Awareness of danger raised following Highway 3 accident in Hosmer

Awareness of danger raised following Highway 3 accident in Hosmer

Sparwood Mayor Wilks said an increase in visibility could have potentially prevented the accident

Government officials in the Elk Valley are working on solutions to improve safety for buses stopping on busy motorways, following an accident involving a school bus, yesterday.

The accident took place on Highway 3 in Hosmer, between Fernie and Sparwood.

The collision involved a semi, a motorhome and a school bus, and left the driver of the motorhome with serious injuries.

According to RCMP, the school bus had stopped on Highway 3 in Hosmer, near Lynch Road and the Snowy Peaks RV trailer court. A motorhome travelling on the highway came to a stop, however a transport truck travelling in the same direction as the motorhome failed to stop, rear-ended the motorhome and caused it to collide with the school bus.

There were reportedly two children on the bus at the time, but they were not injured.

Look back: No children injured in accident involving school bus near Hosmer

In reflection of the accident, Sparwood Mayor David Wilks and Regional District of East Kootenay (RDEK) Area A Director Mike Sosnowski admitted they don’t know the exact solution to the problem, but both conceded that the situation could have been a lot worse.

“We got lucky, that’s all – that’s all you can say, is we got lucky,” said Sosnowski.

Sosnowski suggested that perhaps the bus could have pulled off into Snowy Peaks RV trailer court to avoid stopping on the highway. He added he would be following up with School District 5 in regards to their policy and procedures concerning buses stopping on the highway.

Wilks stated that the bus driver did everything he/she was supposed to; stop traffic and allow students to leave the bus and cross the highway safely.

“The buses are required to stop on the highway,” said Wilks. “It stops traffic. If there’s children that have to cross the highway, they cross safely.”

The mayor admitted that in a 100 km/hr zone, things can go wrong very quickly.

He believes an increase in visibility could have potentially prevented the accident.

“I don’t know what the answer is, I really don’t, but visibility is one thing, and we’ve done some really good improvements with school buses over the years, but maybe we need to do more,” said Wilks.

He referenced how much the visibility of emergency vehicles has evolved over the years, to where their lights are now high-visibility LEDs. These, he said, you can see from a long way off.

Wilks suggested that perhaps the next step is to go to the provincial government in order to mandate that all school buses in B.C. have LED strobe lighting installed on the front, roof and rear of the vehicle.

“It’s not going to stop accidents from happening but what you’re trying to do is eliminate, as best you can, what happened yesterday,” he said.

Asked if overhead signage with ‘bus stops here’ was a viable solution, Sosnowski said that frequent stops could possibly make this project too large to tackle. Adding to this, Wilks explained that although there are currently students living in the trailer court, he suggested that this might not always be the case, and signage like this could become irrelevant.

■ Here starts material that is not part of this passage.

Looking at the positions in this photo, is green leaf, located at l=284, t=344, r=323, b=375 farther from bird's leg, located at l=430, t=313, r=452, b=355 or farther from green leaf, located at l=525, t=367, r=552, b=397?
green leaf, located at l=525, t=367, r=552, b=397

“I think, personally, you focus on the school bus and you see how you can make it even better,” said Wilks.

In a meeting with the RDEK Thursday evening, Wilks proposed to bring this matter back to the board next month to further discuss solutions.

The Free Press previously reported that the RDEK was making plans to install a new intersection in the area of where the accident occurred, in order to improve safety for those turning off the highway.

Currently the stretch of Highway 3 that passes through the town of Hosmer is two-lane only, with no dedicated turning lanes close to several residences and a trailer court.

The stretch of highway is known by locals as dangerous, as any eastbound traffic wishing to turn left off of the highway into Snowy Peaks RV trailer court must rely on those behind them to stop, or pull around them using the shoulder of the highway. In addition, anyone wishing to leave the trailer court bound for Fernie do not have a dedicated merging lane. All of these issues aim to be addressed in the new project.

Look back: Proposed Hosmer intersection set to improve safety

Sosnowski said the design for the new intersection is nearly complete, and that the RDEK has committed to their funding contribution of $1M. He said they are now waiting for the Province to commit to their portion of the funding.